== Segment start ==

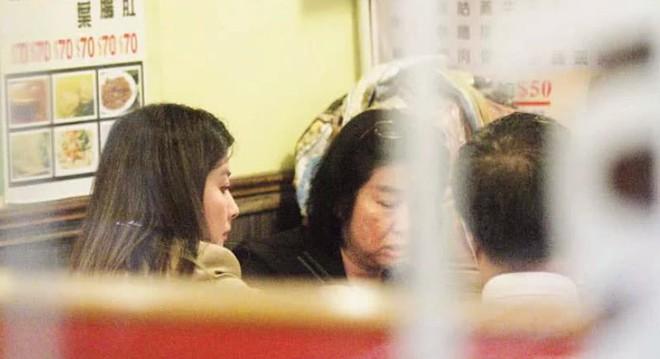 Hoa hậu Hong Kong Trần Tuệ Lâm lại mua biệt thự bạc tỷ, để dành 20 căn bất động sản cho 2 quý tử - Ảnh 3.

== Segment end ==
== Segment start ==

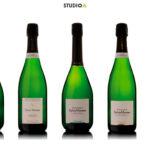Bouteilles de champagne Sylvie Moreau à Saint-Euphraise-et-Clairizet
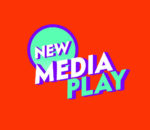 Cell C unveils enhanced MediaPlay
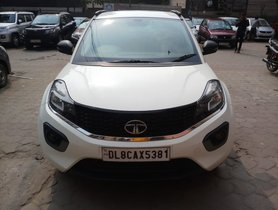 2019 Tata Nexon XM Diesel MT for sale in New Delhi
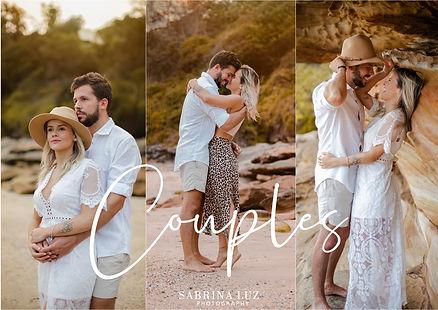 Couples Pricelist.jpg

== Segment end ==
== Segment start ==

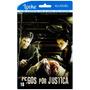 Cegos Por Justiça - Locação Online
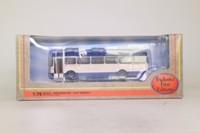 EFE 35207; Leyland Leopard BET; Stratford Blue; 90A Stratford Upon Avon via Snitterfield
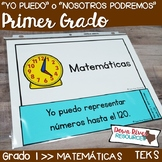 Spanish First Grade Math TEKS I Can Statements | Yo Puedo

== Segment end ==

:: EXERCISE DESCRIPTION ::
Reproduce, exactly and only, the lines of the records above starting at the line with "Cegos Por Justiça - Locação Online" and ending at the line with "Spanish First Grade", both included. Leave every picture out.

:: RESPONSE BELOW ::
 Cegos Por Justiça - Locação Online
 EFE 35207; Leyland Leopard BET; Stratford Blue; 90A Stratford Upon Avon via Snitterfield
 Spanish First Grade Math TEKS I Can Statements | Yo Puedo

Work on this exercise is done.